Parents shared input to ensure we are successfully meeting the needs of all learners.

  • Testing: The way we test does not demonstrate what a student knows. We make kids feel dumb and that they have failed. We need less emphasis on testing. Plus, we should evaluate kids to see how they learn best. Perhaps we could consider tracks of learners, such as those implemented in private schools.
  • Reaching all students: Kids in the middle get lost. We recognize high achievers and help low-performing kids, however, middle kids don’t get the same attention. We need to recognize kids for things other than academic achievement. Avoid complimenting intelligence levels in classrooms.
  • Project-based learning: Ask why, dig deeper, teach children to question, challenge and try different things. This includes hands-on science experiments, in math ask why is this the answer, in preschool it’s play plans and centers. We need to focus on creation and emphasize an understanding on real-world applications of learning.
  • Identifying passions: We could have one period where the whole school has study hall and all teachers would be available to help students develop their academic gifts and personal learning plans.
  • Mindset: Growth mindset is how we need to present learning to kids. Make sure they know that everyone makes mistakes and fails. Focus on the process of learning and minimize defining them through grades.
  • Mental health: Schools need to have additional resources for traumatic situations that families may encounter. Parents need to feel they can disclose any concerns regarding their child’s safety and well-being to the school community.
  • Fifth grade: Elementary schools are very different in how fifth-grade changes classes. Some schools change for most subjects and some fifth grades don’t change at all. Changing classes helps prepare kids for middle school.
  • Curriculum: Please do a better job of serving kids who are high performers in language arts. Schools are focused on math education, but language arts is left behind. Also, be sure to teach inference in content. Children need to learn to read and not just look for the "right or wrong" answer.
  • Flexible seating: Invest in configuring classrooms with flexible seating options to facilitate different classroom activities.
  • Character education: It’s strong in elementary and middle schools, but falls away in high schools. It creates contradictions—especially from middle to high. Parents shared their perceptions of what it means when we say our students are college and career ready.

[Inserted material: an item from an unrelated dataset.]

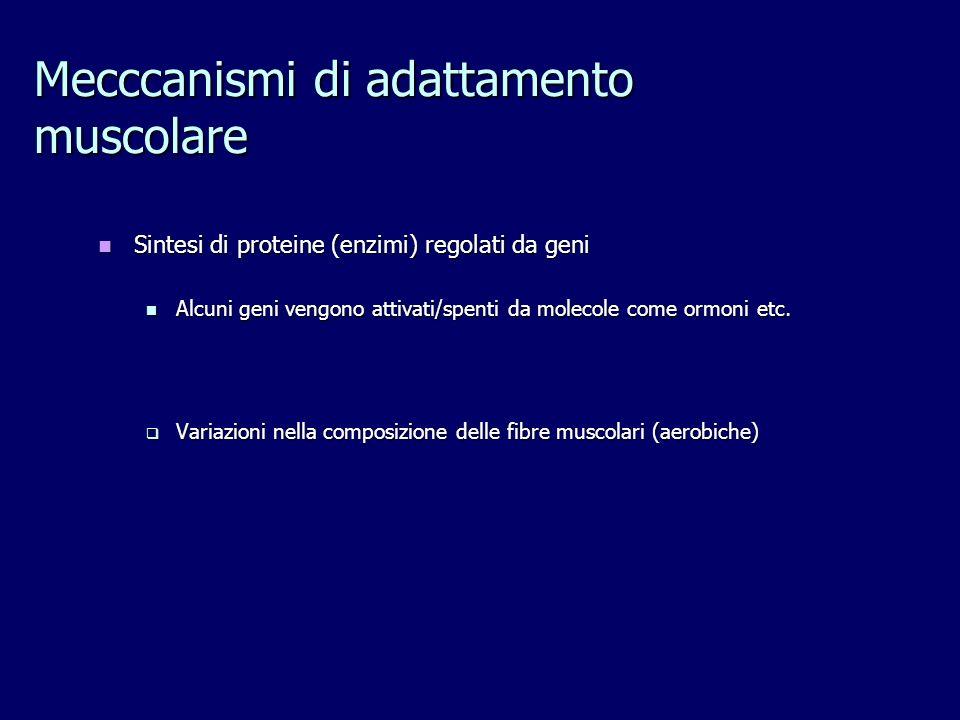 Mecccanismi di adattamento muscolare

Parents shared their perceptions of what it means when we say our students are college and career ready.

  • Multiple paths: Students need to realize options beyond the traditional path to four-year college, including tech programs, community college, military pursuits and career options. Not all students need a four-year degree.
  • Ready for life: Help students be aware of themselves and have grit to bounce back when things don’t go their way. They need social and emotional strength to be college and career ready—and ready for life.
  • College counselors: Students need to fully understand the timeline for scholarships, financial aid, and admissions for the different types of colleges they want to attend.
  • Responsibility: Students must be responsible for their choices, with both positive and negative consequences for their independent behavior.
  • Organization: Students are organized in their academics, and they understand how to deal with stress.
  • Communication: Students have the knowledge, skills and abilities to read and write effectively, compile a resume, complete a job application, and converse respectfully with a diverse group of people.
  • Resourceful: Being trainable is important—no matter what path our students take in life. They need to be creative problem solvers as the enter the world of work.